By the end of this tutorial, you will:

  • Understand OpenAI's architecture (Assistants, Custom GPTs, Moderation, custom guardrails)
  • Build custom legal skills for your firm's workflows
  • Create guardrails for quality control and compliance
  • Deploy multi-agent systems for complex legal tasks

Part 1: Understanding the OpenAI Stack

Architecture Overview

OPENAI STACK
|
+-- CUSTOM GPTs
|   +-- Custom instructions and knowledge files
|   +-- Persistent context for matter-specific workflows
|
+-- ASSISTANTS API
|   +-- Multi-turn conversations with tools
|   +-- File search and code interpreter
|   +-- Orchestration via threads and runs
|
+-- MODERATION & GUARDRAILS
|   +-- Moderation API: input/output content classification
|   +-- Custom wrappers: audit logging, compliance checks
|
+-- FUNCTION CALLING
|   +-- Connect to external tools and data sources
|
+-- ACTIONS (Custom GPTs)
    +-- OpenAPI-defined integrations for ChatGPT
ComponentLegal Application
Custom GPTsEncode playbooks, review procedures, drafting standards
Assistants APIMulti-step workflows, document processing pipelines
Moderation APIInput/output content classification; block inappropriate content
Custom WrappersAudit logging, compliance checks, approval gates
Function CallingConnect to document management, legal research tools
OrchestrationParallelize document review, research tasks (your code coordinates)
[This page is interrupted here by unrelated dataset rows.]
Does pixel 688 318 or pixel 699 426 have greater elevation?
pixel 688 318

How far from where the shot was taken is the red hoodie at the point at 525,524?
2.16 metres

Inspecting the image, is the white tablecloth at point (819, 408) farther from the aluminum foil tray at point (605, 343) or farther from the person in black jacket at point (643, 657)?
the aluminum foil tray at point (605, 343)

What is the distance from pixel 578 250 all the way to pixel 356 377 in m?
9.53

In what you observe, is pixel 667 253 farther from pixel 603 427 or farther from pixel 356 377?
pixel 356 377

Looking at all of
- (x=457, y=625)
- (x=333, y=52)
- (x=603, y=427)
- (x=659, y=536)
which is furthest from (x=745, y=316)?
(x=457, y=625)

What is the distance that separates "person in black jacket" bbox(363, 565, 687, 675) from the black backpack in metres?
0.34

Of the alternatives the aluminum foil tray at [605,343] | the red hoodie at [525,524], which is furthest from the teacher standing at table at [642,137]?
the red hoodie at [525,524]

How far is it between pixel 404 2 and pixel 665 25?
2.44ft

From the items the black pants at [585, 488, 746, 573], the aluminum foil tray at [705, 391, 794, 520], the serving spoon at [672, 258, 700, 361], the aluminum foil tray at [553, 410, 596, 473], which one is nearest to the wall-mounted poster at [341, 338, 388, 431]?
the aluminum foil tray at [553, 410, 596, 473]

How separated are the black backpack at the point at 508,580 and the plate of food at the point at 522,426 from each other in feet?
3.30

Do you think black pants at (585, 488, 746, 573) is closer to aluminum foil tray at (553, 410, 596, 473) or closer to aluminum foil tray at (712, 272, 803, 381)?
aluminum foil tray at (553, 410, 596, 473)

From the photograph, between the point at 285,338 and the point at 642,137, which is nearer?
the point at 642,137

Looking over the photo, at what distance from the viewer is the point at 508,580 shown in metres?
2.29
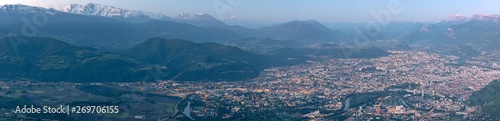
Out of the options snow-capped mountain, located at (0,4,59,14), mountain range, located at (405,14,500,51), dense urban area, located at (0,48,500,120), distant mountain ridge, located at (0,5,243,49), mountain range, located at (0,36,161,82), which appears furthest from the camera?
snow-capped mountain, located at (0,4,59,14)

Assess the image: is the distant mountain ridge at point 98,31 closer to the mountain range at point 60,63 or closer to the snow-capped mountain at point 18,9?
the snow-capped mountain at point 18,9

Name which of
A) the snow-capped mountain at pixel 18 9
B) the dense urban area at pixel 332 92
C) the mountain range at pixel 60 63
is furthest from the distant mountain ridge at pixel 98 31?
the dense urban area at pixel 332 92

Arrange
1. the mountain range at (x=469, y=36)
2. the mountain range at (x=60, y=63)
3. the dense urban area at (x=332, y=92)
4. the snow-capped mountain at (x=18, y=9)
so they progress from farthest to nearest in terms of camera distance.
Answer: the snow-capped mountain at (x=18, y=9), the mountain range at (x=469, y=36), the mountain range at (x=60, y=63), the dense urban area at (x=332, y=92)

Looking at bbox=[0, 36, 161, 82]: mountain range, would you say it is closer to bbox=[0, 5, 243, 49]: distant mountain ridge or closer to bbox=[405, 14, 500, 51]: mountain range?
bbox=[0, 5, 243, 49]: distant mountain ridge

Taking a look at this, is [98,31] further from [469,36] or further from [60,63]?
[469,36]

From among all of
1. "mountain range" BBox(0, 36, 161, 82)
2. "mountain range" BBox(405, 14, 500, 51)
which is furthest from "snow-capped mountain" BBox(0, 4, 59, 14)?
"mountain range" BBox(405, 14, 500, 51)

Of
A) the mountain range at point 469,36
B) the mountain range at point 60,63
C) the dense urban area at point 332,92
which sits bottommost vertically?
the dense urban area at point 332,92

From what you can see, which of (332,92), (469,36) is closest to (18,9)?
(332,92)

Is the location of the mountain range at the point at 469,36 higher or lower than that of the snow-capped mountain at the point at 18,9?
lower

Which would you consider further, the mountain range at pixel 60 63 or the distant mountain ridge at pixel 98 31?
the distant mountain ridge at pixel 98 31

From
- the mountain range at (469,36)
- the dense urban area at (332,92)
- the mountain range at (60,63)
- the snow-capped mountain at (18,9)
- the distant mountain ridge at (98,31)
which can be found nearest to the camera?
the dense urban area at (332,92)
What Are Skills in OpenAI Context?

Skills are specialized instructions and knowledge stored in Custom GPTs or Assistants. Unlike one-time prompts, skills persist and activate automatically within the configured context.

Skill Implementation via Custom GPT

Step 1: Create Custom GPT

  • Go to ChatGPT and create a new Custom GPT
  • Name it (e.g., "Contract Review - [Firm Name]")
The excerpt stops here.